No entanto, ao contrário de Violante, cujo descontrole vai deixando a vilã cada vez maior, Cora murcha no decorrer de Império. E não é por conta da frágil saúde de Drica Moraes, que foi a justificativa que Aguinaldo Silva deu na época. É o texto de Império que não dá um tratamento adequado a uma personagem de características tão ricas.

Humor inadequado

Na primeira fase, quando ainda era defendida por Marjorie Estiano, Cora era a própria personificação do conservadorismo hipócrita. Pregava o bem em nome de uma crença, mas, ao mesmo tempo, tinha uma inveja patológica da irmã Eliane (Vanessa Giácomo), o que a deixava frustrada. E a coisa piorou quando Eliane se envolveu com José Alfredo (Chay Suede), que despertou na carola um impulso sexual.

Drica Moraes levou isso à segunda fase. Cora surgiu obscura, amarga, que distribuía rancor à família toda. Pelos cantos, como uma sombra, ela agiu ao seu bel-prazer, mas sempre travestida de boa samaritana. Teve sangue frio o suficiente para ver Eliane (Malu Galli) morrer diante dela e não fazer nada.

Mas este lado obscuro da personagem começa a dividir a cena com sequências pretensamente cômicas. Cora passou a ser vistas em cenas constrangedoras, como a que solta flatulências pela rua e comenta, ou quando rouba a cueca de Robertão (Romulo Neto) para cheirá-la.
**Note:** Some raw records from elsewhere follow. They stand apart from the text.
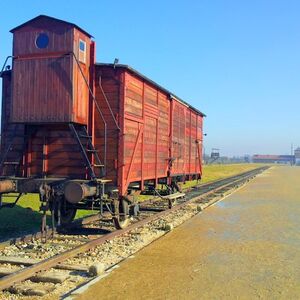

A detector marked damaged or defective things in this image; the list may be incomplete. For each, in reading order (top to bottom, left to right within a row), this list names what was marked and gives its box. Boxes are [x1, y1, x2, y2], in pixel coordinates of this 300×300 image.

rusted metal detail [64, 180, 97, 204]
rusted metal detail [0, 165, 268, 292]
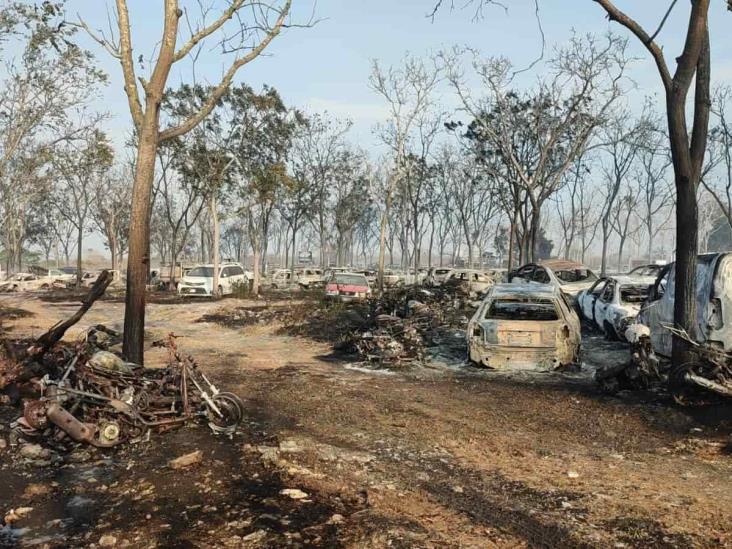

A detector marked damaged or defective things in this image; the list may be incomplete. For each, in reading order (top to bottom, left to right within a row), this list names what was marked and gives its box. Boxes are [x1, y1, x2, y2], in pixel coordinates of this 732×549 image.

broken windshield [486, 298, 560, 318]
burned car [468, 282, 584, 368]
charred car shell [468, 282, 584, 368]
burned car [508, 258, 600, 300]
burned car [576, 274, 652, 338]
Desnecessário.

Assim como Violante, Cora não é uma figura cômica. É (ou seria) uma vilã vil, amarga, daquelas que despertam ódio na audiência. E Drica Moraes, nas primeiras cenas, imprimiu tudo isso em seus olhares soturnos, ou na língua que serpenteava no canto da boca em momentos mais tensos.
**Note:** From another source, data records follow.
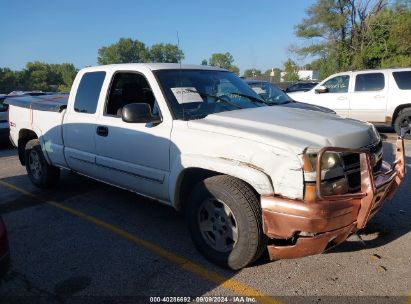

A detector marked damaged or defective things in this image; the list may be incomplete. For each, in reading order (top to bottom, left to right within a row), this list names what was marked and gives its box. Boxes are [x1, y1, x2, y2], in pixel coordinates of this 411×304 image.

crumpled front end [262, 134, 408, 260]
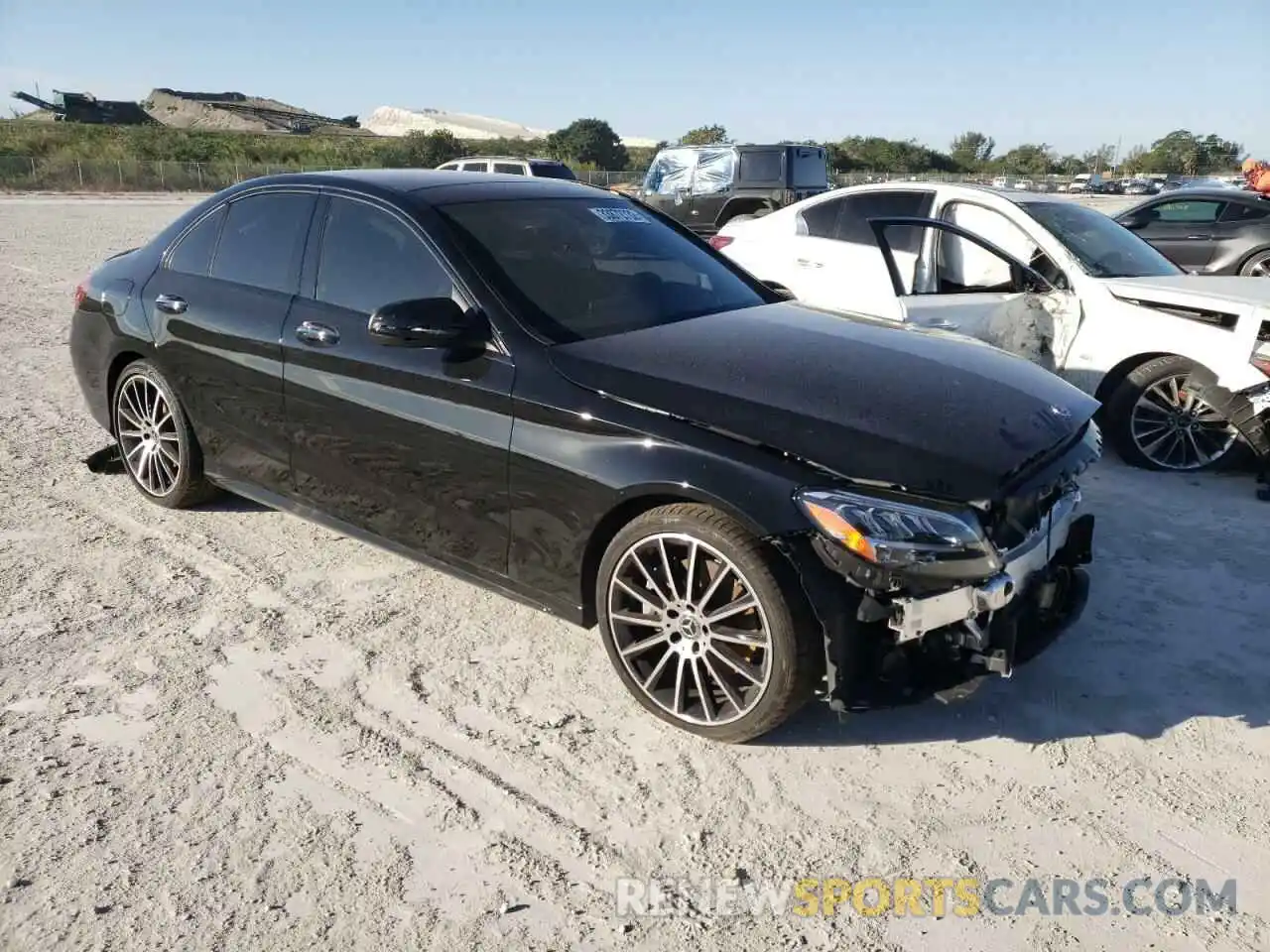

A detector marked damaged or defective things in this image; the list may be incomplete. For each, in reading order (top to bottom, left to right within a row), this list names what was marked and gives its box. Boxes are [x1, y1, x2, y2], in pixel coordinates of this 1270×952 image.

damaged black sedan [71, 175, 1103, 746]
crushed front bumper [778, 492, 1095, 706]
white damaged car [714, 181, 1270, 472]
Porém, ela muda de rumo sem qualquer motivo aparente. Dá a impressão que Aguinaldo Silva pretendia fazer de Império uma novela “séria”, como Duas Caras ou Senhora do Destino, mas acabou mudando de ideia e partindo para o surrealismo tosco de Fina Estampa. Com isso, perdeu-se a oportunidade de colocar Drica Moraes na galeria de grandes vilãs do horário nobre da Globo. É uma pena.

*As informações e opiniões expressas nessa crítica são de total responsabilidade de seu autor e podem ou não refletir a opinião deste veículo.